Specyficzną cechą Królestwa Jerozolimskiego utworzonego przez krzyżowców na wzór feudalnych monarchii europejskich było dziedziczenie tronu także w linii żeńskiej. Wielu spośród królów jerozolimskich sprawowało władzę monarchy z racji tzw. iure uxoris, czyli prawa swoich małżonek będących przyrodzonymi dziedziczkami tronu. Przyjęła się też zasada, że w sytuacji kontrowersyjnej prawo do tronu przysługiwało w równej mierze męskim, jak i żeńskim przedstawicielom dynastii.
Najlepszym tego przykładem jest sprawa Marii z Antiochii zgłaszającej pretensje do tronu jerozolimskiego w drugiej połowie XIII wieku. Maria, podobnie jak inni pretendenci, swoje prawo dziedziczne wywodziła od królowej Izabelli, swojej babki.
Ta będąc czterokrotnie mężatką pozostawiła po sobie pięć córek. Jedną z nich, była Melisanda, zrodzona w ostatnim związku małżeńskim z Amalrykiem de Lusignan, królem Cypru. Melisanda w 1218 roku została wydana za mąż za Boemunda IV Jednookiego księcia Antiochii, któremu urodziła trójkę dzieci. Najmłodszym z nich była właśnie Maria z Antiochii.
Niestety, ani ojciec, ani przyrodni brat nie zapewnili jej właściwego kandydata na męża, dlatego pozostała starą panną, co zmniejszało jej szanse na zostanie królową. Jednakże w jej żyłach płynęła królewska krew, która wzmagała jej ambicje i kazała upomnieć się o swoje prawa przy pierwszej możliwej okazji.
Opactwo Bellapais, Cypr
Herby Królestwa Cypru, Królestwa Jerozolimy i dynastii Lusignanów
Okazja taka nadarzyła się po 29 października 1268 roku wraz ze śmiercią szesnastoletniego Konradyna, wnuka cesarza Fryderyka II i ostatniego przedstawiciela głównej linii dynastycznej królów jerozolimskich wywodzącej się od Maria le Marquise, córki królowej Izabelli i jej drugiego męża Konrada z Montferratu. Do tronu jerozolimskiego prawa miało kilku kandydatów, a kto ostatecznie otrzyma koronę mieli zadecydować baronowie królestwa.

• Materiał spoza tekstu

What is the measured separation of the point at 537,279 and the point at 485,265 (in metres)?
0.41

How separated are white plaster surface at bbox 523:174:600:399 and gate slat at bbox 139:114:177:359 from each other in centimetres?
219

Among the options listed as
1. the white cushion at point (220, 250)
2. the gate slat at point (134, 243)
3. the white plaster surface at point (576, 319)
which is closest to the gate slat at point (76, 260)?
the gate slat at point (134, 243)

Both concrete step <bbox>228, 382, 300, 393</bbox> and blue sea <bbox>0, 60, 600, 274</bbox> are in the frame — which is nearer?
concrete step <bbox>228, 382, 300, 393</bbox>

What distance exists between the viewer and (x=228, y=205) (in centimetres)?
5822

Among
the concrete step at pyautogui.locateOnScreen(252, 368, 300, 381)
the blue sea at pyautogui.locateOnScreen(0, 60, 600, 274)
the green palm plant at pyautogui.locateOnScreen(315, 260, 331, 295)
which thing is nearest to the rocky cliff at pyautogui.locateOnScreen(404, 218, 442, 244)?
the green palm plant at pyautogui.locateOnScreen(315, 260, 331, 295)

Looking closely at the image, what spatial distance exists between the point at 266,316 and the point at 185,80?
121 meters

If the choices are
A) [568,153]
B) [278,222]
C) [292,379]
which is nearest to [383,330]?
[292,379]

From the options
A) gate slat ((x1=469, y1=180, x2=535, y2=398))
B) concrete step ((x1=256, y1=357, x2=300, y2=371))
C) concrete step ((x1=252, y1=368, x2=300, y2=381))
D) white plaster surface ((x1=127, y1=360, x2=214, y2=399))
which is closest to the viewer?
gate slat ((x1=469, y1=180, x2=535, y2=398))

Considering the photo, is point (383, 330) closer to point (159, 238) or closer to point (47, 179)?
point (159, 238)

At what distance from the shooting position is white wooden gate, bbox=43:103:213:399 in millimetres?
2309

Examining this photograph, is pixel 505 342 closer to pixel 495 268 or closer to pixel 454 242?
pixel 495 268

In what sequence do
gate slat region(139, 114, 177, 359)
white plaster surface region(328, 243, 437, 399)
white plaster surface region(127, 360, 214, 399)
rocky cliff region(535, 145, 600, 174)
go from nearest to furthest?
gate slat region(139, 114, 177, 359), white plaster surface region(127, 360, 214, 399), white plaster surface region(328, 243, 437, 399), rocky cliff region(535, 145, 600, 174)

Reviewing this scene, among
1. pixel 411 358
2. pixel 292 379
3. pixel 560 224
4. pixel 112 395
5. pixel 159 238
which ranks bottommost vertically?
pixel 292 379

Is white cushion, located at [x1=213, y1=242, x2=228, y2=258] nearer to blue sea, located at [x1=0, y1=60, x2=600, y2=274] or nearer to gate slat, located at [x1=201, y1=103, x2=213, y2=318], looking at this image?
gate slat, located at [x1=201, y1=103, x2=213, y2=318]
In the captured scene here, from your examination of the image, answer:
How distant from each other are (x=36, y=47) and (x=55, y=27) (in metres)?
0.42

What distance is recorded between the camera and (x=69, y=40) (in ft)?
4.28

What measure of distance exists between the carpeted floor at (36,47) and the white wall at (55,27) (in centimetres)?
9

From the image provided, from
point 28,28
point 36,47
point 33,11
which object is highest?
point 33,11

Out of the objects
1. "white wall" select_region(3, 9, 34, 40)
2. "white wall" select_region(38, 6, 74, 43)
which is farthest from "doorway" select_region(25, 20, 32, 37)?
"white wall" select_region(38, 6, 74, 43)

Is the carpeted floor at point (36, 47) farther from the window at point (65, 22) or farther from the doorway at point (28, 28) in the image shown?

Męscy kandydaci byli wnukami Alicji, drugiej córki królowej Izabelli, która miała dwie córki z Henrykiem z Szampanii. Synem starszej Marii był Hugon z Brienne, synem młodszej Izabelli był także Hugon de Poitiers-Lusignan. Ten pierwszy zdecydował się szukać szczęścia we frankijskim księstwie Aten i nie był zainteresowany kłopotliwą koroną. Drugi już wcześniej po wujecznym bracie przejął koronę cypryjską, ale także dał się poznać jako regent Królestwa Jerozolimskiego jeszcze za życia Konradyna Hohenstaufa.
Swoje pretensje do korony zgłosiła jednak Maria, która o jedno pokolenie wyprzedzała w sukcesji Hugona. Ona była wnuczką Izabelli, Hugon był jej prawnukiem. Na ten fakt powoływała się Maria, gdy stanęła przed Sądem Najwyższym królestwa mającym rozsądzić tę sprawę. Dodatkowo Maria argumentowała, że jej matka Melisanda, został skrzywdzona, gdyż w 1246 roku to ona powinna objąć regencję w królestwie po swojej zmarłej siostrze Alicji, babce Hugona. Po ożywionej dyskusji juryści frankijscy opowiedzieli się jednak za roszczeniami Hugona.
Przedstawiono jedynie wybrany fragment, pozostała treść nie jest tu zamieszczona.